## [TEXTE DU DOCUMENT]
————————
Troisièmement, les universités de type occidental que les Européens ont introduites en Afrique au XIXe siècle portaient la marque de l’influence de l’Islam. L’Europe a hérité des Musulmans un immense corpus de savoir, une construction élaborée du savoir, la notion d’étude individuelle, le concept de collège, toutes choses qui devinrent des aspects centraux des universités européennes et que les Européens ont exportés dans le reste du monde au cours de la montée de l’impérialisme de l’Europe.

Les missionnaires européens et africains, y inclus ceux de la diaspora, ont initialement entrepris d’introduire en Afrique les universités de style occidental. Le processus était principalement concentré dans les colonies d’Afrique du Sud, d’Algérie ainsi que dans la Sierra Leone et le Libéria qui étaient les terres nouvellement destinées à accueillir les Africains de la diaspora.

La première université était le collège de Fourah Bay fondé en Sierra Leone en 1826 suivie plus de trois décennies plus tard, en 1862, par la fondation de Liberia College. Ces deux institutions sont devenues des centres rayonnant dans toute l’Afrique de l’Ouest qui ont attiré l’intelligentsia coloniale et ont été le berceau du nationalisme émergent. Edward Blyden, le célèbre savant cum activiste panafricain, était activement impliqué dans ces deux écoles. De surcroît, il y avait une série de plus petits collèges au Liberia.

Pendant ce temps, des institutions obéissant aux normes de la ségrégation étaient établies en Afrique du Sud dès 1829, avec le South African College au Cap (qui est devenu plus tard l’université du Cap) et qui accueillait principalement des colons anglais. En 1866, une école à l’intention des immigrés Afrikaners a été créée du nom de Stellenbosch Gymnasium qui, en 1918 est finalement devenu l’université de Stellenbosch.

Une petite école pour les Africains, l’institut de Lovedale a été créé en 1841 et a été graduellement façonné sur le modèle des collèges industriels et professionnels afro-américains des Etats-Unis. Puis en 1873, l’université of the Cape of Good Hope (renommée the university of South Africa en 1916) a été établie, initialement comme centre d’examens avant de devenir une des principales sources africaines et mondiales d’enseignement à distance.

Comme en Afrique du Sud, l’enseignement supérieur dans l’Algérie française était l’apanage quasi exclusif des colons. Au commencement, en 1857 vint la création d’une école de médecine suivie en 1879 par l’établissement de quatre facultés spécialisées respectivement en médecine, pharmacie, sciences, ainsi qu’une faculté de lettres et de droit, lesquelles ont fusionné en 1909 pour former l’université d’Alger. Madagascar, une autre colonie française, a vu la création à la fin du XIXe siècle – en 1896 - la fondation de l’Académie Médicale d’Antananarivo.
————————
## [DONNÉES]
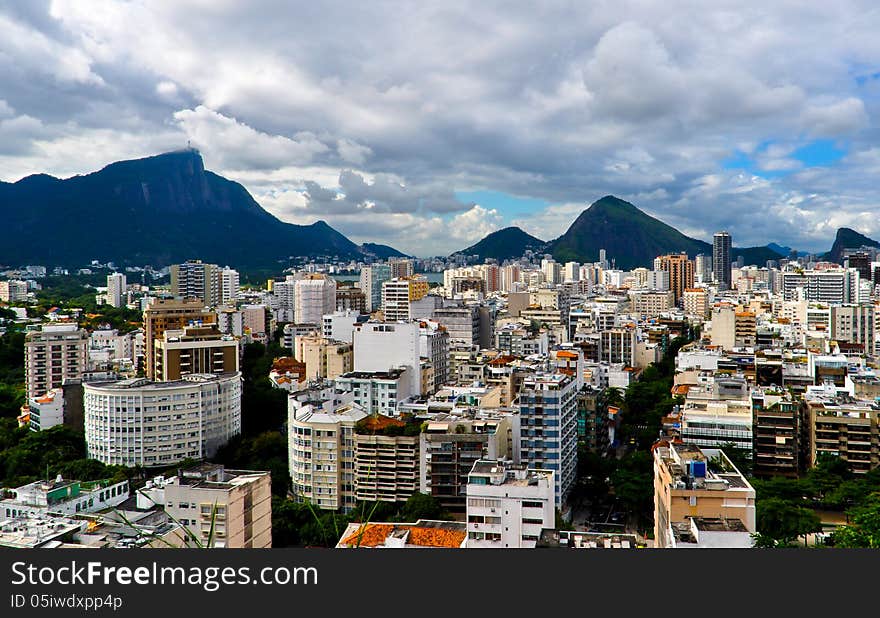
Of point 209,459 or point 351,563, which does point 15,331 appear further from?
point 351,563

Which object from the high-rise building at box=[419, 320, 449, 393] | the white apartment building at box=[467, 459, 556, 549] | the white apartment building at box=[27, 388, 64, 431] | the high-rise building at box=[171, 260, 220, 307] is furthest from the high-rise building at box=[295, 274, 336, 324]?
the white apartment building at box=[467, 459, 556, 549]

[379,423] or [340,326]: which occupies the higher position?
[340,326]

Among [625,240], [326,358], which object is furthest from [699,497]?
[625,240]

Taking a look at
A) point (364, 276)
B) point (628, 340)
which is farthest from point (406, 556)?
point (364, 276)

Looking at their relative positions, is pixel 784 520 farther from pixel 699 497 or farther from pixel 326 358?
pixel 326 358

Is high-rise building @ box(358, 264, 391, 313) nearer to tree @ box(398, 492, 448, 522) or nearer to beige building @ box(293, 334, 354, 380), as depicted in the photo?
beige building @ box(293, 334, 354, 380)

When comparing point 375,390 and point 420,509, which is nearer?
point 420,509

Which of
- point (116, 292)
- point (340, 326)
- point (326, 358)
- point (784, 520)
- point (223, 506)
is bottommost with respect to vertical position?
point (784, 520)
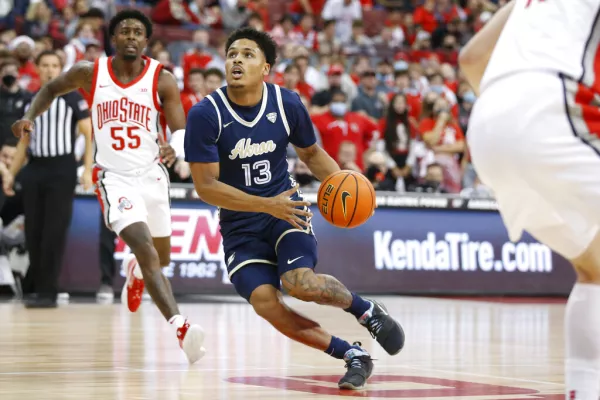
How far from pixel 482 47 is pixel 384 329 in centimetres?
232

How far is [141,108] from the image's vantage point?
7941 millimetres

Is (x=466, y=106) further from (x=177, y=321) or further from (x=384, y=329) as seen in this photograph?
(x=384, y=329)

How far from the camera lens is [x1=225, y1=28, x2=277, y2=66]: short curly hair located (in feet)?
20.7

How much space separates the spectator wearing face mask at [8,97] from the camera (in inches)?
493

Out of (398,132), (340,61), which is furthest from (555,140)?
(340,61)

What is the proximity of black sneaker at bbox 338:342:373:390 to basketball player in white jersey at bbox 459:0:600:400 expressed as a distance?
2171mm

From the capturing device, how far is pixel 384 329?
5.89 m

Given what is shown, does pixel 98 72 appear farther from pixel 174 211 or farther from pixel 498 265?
pixel 498 265

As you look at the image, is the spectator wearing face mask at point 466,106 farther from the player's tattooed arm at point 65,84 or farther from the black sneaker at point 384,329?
the black sneaker at point 384,329

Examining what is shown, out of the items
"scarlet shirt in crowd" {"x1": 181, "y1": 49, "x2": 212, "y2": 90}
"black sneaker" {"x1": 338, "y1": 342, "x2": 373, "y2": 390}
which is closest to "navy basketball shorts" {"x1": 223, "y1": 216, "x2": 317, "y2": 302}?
"black sneaker" {"x1": 338, "y1": 342, "x2": 373, "y2": 390}

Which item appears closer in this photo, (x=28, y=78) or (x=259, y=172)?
(x=259, y=172)

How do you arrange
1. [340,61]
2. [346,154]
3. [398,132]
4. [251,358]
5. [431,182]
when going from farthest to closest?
[340,61] → [398,132] → [431,182] → [346,154] → [251,358]

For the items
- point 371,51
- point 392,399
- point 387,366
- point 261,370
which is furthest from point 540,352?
point 371,51

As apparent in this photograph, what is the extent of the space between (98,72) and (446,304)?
241 inches
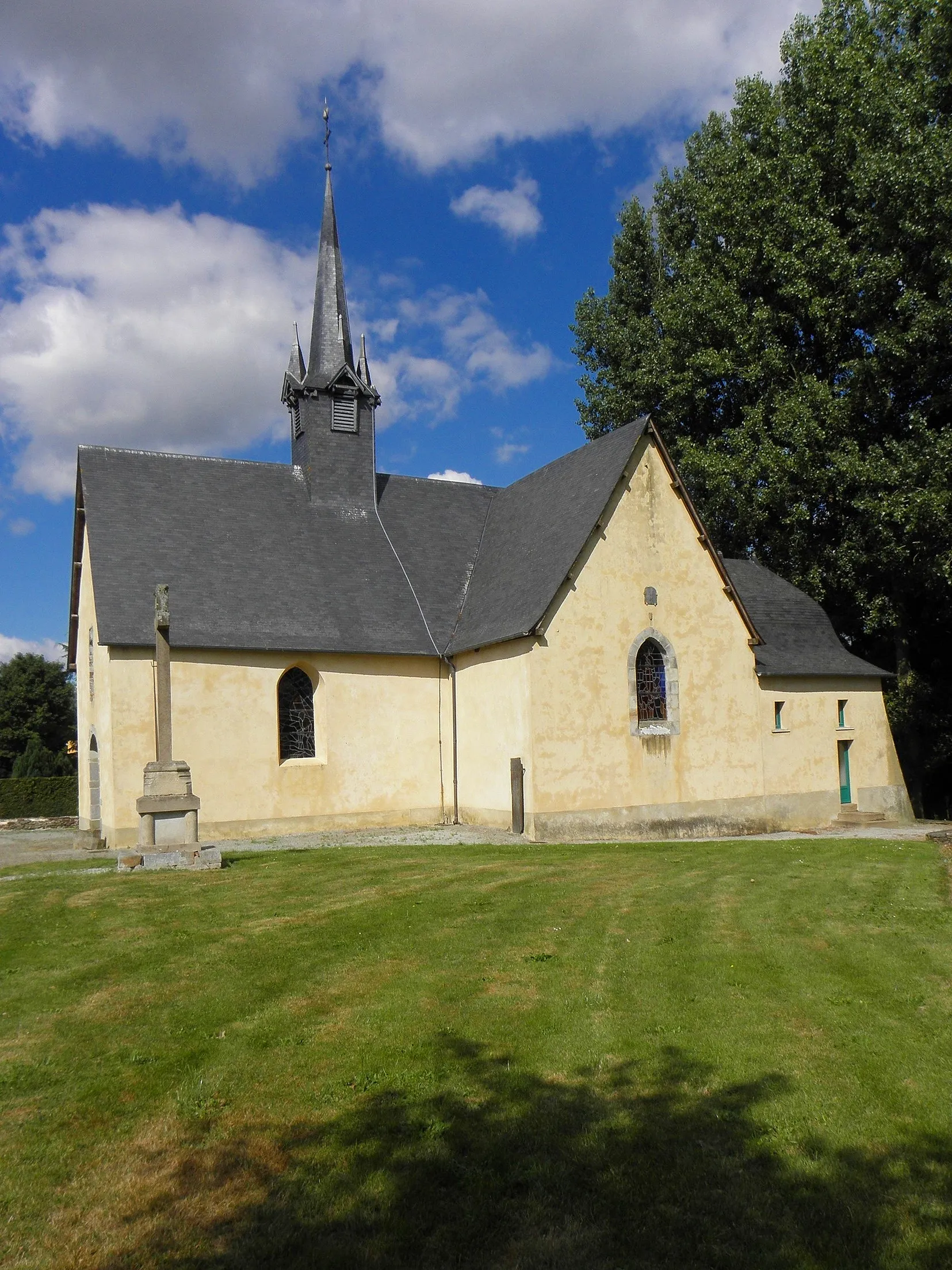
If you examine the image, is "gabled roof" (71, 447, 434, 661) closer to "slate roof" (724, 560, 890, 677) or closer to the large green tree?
"slate roof" (724, 560, 890, 677)

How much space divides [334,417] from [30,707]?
3800 centimetres

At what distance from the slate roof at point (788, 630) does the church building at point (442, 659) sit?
126 mm

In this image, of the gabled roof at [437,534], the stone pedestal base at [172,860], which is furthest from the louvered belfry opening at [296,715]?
the stone pedestal base at [172,860]

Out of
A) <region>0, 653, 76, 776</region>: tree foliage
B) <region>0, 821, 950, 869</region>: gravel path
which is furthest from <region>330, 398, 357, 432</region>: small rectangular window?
<region>0, 653, 76, 776</region>: tree foliage

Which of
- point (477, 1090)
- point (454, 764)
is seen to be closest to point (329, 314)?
point (454, 764)

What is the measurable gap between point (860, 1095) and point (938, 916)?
632 cm

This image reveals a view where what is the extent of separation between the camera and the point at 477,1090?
237 inches

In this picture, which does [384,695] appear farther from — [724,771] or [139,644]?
[724,771]

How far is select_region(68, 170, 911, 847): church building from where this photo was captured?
21.7m

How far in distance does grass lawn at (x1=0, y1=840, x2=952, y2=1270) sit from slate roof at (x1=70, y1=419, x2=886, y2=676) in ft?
37.9

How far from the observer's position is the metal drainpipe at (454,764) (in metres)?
24.5

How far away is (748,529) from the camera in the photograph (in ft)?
104

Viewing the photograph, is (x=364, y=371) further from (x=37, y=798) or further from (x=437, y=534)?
(x=37, y=798)

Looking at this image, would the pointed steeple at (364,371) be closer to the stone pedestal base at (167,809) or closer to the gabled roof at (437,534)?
the gabled roof at (437,534)
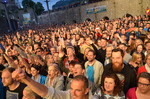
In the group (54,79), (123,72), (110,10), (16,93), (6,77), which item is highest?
(110,10)

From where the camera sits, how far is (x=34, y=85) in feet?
5.19

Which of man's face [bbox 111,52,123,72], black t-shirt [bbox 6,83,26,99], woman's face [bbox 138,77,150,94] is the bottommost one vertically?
black t-shirt [bbox 6,83,26,99]

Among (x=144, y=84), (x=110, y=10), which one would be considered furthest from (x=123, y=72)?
(x=110, y=10)

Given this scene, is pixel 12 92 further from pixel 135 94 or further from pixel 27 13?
pixel 27 13

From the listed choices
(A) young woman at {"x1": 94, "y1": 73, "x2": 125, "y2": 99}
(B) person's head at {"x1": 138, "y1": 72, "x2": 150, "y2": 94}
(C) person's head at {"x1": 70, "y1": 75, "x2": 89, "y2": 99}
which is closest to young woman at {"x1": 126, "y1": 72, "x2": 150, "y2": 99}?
(B) person's head at {"x1": 138, "y1": 72, "x2": 150, "y2": 94}

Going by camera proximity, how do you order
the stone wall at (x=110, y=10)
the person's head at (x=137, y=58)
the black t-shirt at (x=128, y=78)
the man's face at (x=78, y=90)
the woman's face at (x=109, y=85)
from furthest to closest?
the stone wall at (x=110, y=10)
the person's head at (x=137, y=58)
the black t-shirt at (x=128, y=78)
the woman's face at (x=109, y=85)
the man's face at (x=78, y=90)

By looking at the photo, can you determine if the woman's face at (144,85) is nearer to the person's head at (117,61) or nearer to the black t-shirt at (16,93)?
the person's head at (117,61)

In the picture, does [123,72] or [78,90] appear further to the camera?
[123,72]

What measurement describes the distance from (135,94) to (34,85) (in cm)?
154

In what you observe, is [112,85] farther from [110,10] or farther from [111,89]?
[110,10]

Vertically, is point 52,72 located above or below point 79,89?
below

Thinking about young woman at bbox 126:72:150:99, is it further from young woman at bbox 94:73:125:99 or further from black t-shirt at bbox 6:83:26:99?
black t-shirt at bbox 6:83:26:99

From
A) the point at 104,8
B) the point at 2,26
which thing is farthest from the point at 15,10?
the point at 104,8

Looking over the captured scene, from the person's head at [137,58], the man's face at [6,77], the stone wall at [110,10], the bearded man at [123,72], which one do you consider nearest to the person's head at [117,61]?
the bearded man at [123,72]
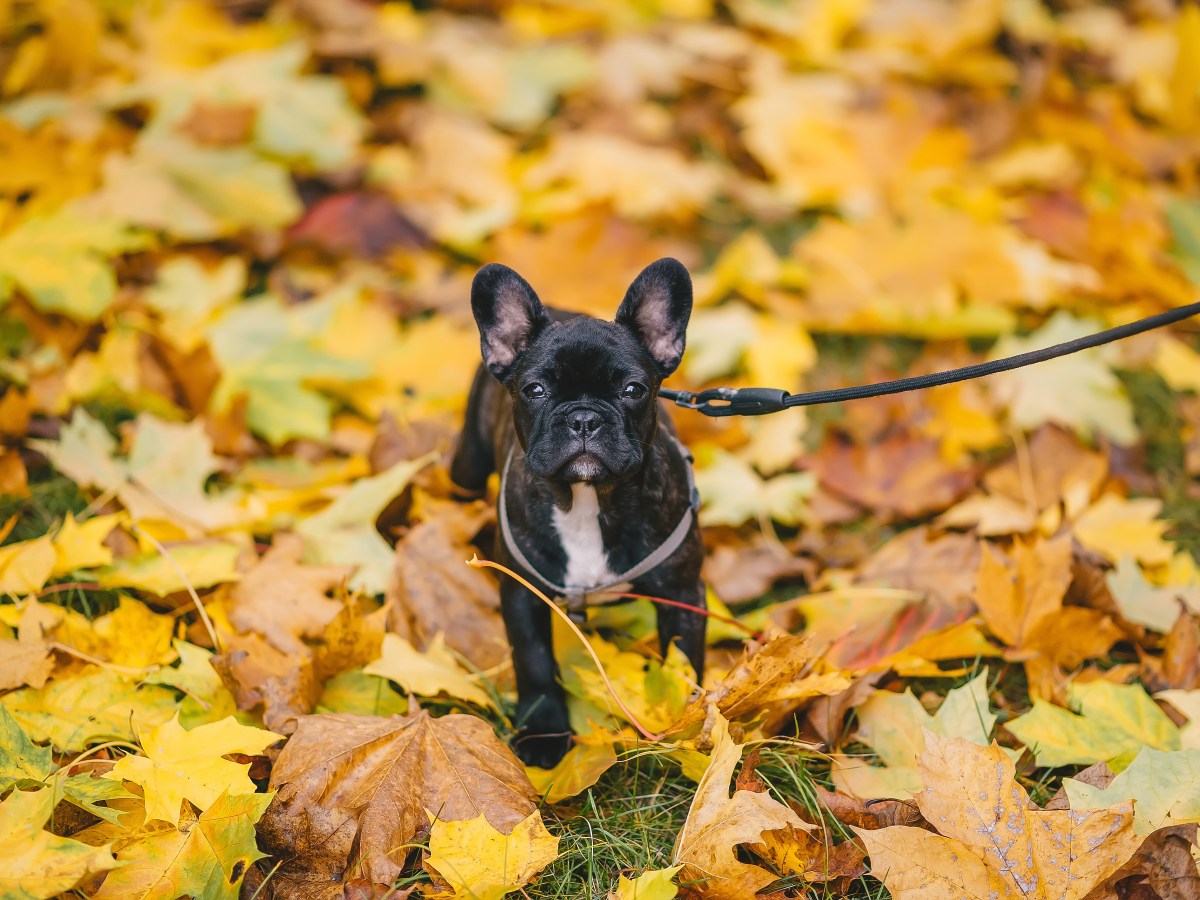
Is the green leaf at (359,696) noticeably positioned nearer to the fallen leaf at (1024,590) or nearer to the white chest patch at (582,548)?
the white chest patch at (582,548)

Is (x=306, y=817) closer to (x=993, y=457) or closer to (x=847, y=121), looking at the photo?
(x=993, y=457)

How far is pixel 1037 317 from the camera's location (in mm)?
4695

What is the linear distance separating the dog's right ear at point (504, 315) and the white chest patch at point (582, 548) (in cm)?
42

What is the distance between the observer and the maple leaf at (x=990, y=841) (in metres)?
2.09

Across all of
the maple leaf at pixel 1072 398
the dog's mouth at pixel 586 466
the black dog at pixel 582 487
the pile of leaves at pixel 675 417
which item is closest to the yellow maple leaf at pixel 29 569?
the pile of leaves at pixel 675 417

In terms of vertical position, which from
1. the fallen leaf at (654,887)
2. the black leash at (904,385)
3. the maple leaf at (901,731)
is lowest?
the maple leaf at (901,731)

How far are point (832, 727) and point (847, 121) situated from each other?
12.7ft

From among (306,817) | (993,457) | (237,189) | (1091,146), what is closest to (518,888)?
(306,817)

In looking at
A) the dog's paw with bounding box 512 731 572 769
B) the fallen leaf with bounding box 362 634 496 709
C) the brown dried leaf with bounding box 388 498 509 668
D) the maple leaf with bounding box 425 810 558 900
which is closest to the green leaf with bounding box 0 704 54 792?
the fallen leaf with bounding box 362 634 496 709

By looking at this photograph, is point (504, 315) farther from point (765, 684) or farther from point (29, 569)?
point (29, 569)

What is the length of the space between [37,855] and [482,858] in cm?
88

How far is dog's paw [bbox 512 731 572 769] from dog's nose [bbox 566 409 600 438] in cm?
84

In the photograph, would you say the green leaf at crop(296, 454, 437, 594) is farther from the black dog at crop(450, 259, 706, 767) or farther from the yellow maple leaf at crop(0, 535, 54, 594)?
the yellow maple leaf at crop(0, 535, 54, 594)

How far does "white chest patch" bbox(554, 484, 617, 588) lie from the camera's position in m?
2.73
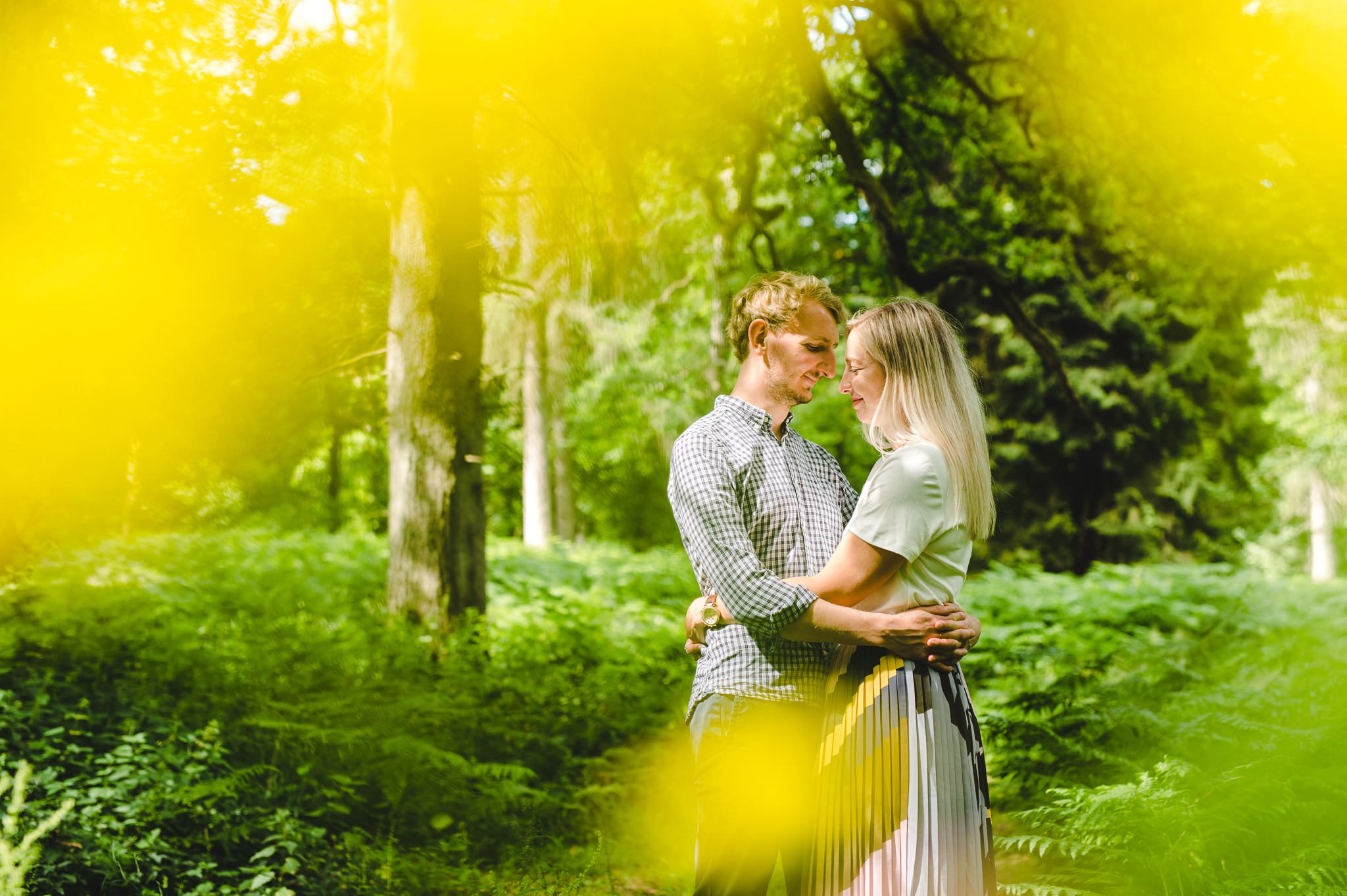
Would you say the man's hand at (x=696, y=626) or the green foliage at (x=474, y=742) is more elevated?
the man's hand at (x=696, y=626)

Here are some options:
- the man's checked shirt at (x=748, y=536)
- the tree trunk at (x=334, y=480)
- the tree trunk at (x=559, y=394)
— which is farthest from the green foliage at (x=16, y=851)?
the tree trunk at (x=334, y=480)

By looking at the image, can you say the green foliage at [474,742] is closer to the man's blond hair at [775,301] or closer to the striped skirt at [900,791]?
the striped skirt at [900,791]

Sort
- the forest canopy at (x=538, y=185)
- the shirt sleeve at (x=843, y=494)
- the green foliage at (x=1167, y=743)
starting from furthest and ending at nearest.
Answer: the forest canopy at (x=538, y=185), the green foliage at (x=1167, y=743), the shirt sleeve at (x=843, y=494)

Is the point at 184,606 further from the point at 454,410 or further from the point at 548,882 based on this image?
the point at 548,882

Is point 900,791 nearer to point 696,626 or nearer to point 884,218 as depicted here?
point 696,626

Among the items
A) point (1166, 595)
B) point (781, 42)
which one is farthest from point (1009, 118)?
point (1166, 595)

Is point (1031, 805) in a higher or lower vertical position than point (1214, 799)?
lower

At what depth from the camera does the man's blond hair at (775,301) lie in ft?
8.26

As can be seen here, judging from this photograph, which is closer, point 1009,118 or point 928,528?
point 928,528

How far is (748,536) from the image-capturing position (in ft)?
7.95

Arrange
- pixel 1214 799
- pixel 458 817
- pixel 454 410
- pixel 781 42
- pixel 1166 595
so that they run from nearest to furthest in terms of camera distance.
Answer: pixel 1214 799 → pixel 458 817 → pixel 454 410 → pixel 781 42 → pixel 1166 595

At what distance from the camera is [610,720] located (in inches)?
226

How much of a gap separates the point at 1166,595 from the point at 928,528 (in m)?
9.90

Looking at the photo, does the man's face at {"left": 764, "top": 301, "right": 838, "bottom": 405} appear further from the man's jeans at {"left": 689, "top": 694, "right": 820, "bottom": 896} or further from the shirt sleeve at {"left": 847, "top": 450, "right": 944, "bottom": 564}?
the man's jeans at {"left": 689, "top": 694, "right": 820, "bottom": 896}
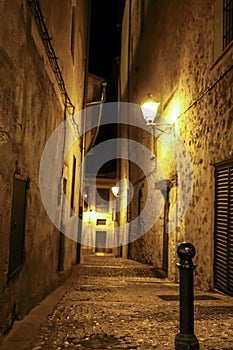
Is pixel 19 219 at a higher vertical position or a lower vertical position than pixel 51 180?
lower

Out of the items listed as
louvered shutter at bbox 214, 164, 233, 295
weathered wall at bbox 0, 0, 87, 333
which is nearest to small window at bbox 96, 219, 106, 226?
weathered wall at bbox 0, 0, 87, 333

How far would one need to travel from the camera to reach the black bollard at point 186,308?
2977mm

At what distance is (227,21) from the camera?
6.30 m

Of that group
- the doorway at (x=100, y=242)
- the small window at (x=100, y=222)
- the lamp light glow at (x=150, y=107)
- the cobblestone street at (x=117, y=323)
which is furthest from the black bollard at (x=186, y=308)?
the doorway at (x=100, y=242)

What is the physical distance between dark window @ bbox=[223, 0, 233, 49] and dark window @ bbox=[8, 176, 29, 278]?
394 centimetres

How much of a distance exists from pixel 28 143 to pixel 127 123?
1495cm

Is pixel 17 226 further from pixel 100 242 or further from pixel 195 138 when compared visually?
pixel 100 242

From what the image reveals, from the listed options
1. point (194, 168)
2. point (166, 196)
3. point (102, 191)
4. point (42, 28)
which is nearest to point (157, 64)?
point (166, 196)

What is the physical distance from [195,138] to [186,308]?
15.6 ft

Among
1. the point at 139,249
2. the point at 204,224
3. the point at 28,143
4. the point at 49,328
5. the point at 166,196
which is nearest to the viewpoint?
the point at 49,328

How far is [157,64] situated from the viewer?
11.7 m

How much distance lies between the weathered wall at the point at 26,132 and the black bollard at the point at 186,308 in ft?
4.95

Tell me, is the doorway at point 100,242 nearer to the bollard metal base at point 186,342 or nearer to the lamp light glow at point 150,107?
the lamp light glow at point 150,107

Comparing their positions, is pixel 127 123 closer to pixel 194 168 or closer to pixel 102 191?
pixel 102 191
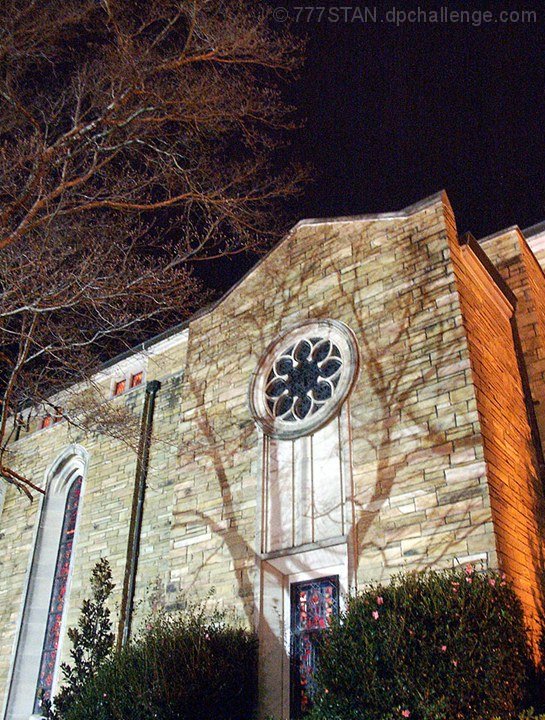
————————
## [TRAVAIL DEMANDÉ]
[1] Énumérez les éléments que l'Europe a hérités des Musulmans selon le texte sur les universités en Afrique.
[2] Rédigez la suite du texte sur les universités en Afrique à partir de sa dernière phrase.
Ces données n'ont aucun rapport avec le texte sur les universités en Afrique.

## [RÉSULTATS ATTENDUS]
[1] un immense corpus de savoir ; une construction élaborée du savoir ; la notion d'étude individuelle ; le concept de collège

[2]
Ce n’est qu’au XXe siècle, dans la mouvance de la conquête coloniale européenne que les universités coloniales ont commencé à se répandre sur le reste du continent. Deux pays ont échappé à la colonisation, le Libéria et l’Ethiopie, mais tous deux ont cherché à moderniser leurs systèmes d’enseignement.

Au Liberia, où le modèle américain était populaire, Cuttington university College a été créée en 1949 avec l‘aide de l’Eglise Episcopale et le Liberia College, détruit par un incendie à la fin des années 40, a été reconstruit en 1951 pour constituer l’université du Libéria. La brève occupation italienne de l’Ethiopie (1935-1941) a stimulé les Ethiopiens à moderniser leur système d’enseignement. En 1949, le gouvernement a fondé Trinity College qui est nommé dans la charte octroyée en 1950, University College of Addis-Ababa, et qui en en 1961 est devenu l’université de Hailé Selassie.

Dans l’Afrique coloniale, le développement de l’enseignement supérieur est resté limité jusqu’à la fin de la 2ème guerre mondiale, les autorités coloniales craignant les élites africaines modernes et leurs revendications nationalistes pour l’égalité et la liberté. Par ailleurs, les fonctionnaires coloniaux redoutaient la compétition. Les Africains qui voulaient accéder à un enseignement supérieur devaient le plus souvent l’acquérir à l’étranger, en particulier dans les métropoles impériales. Au cours de cette période, l’enseignement supérieur n’avait cours que dans les empires français et anglais. Ni les Portugais ni les Belges n’ont fourni de telles prestations.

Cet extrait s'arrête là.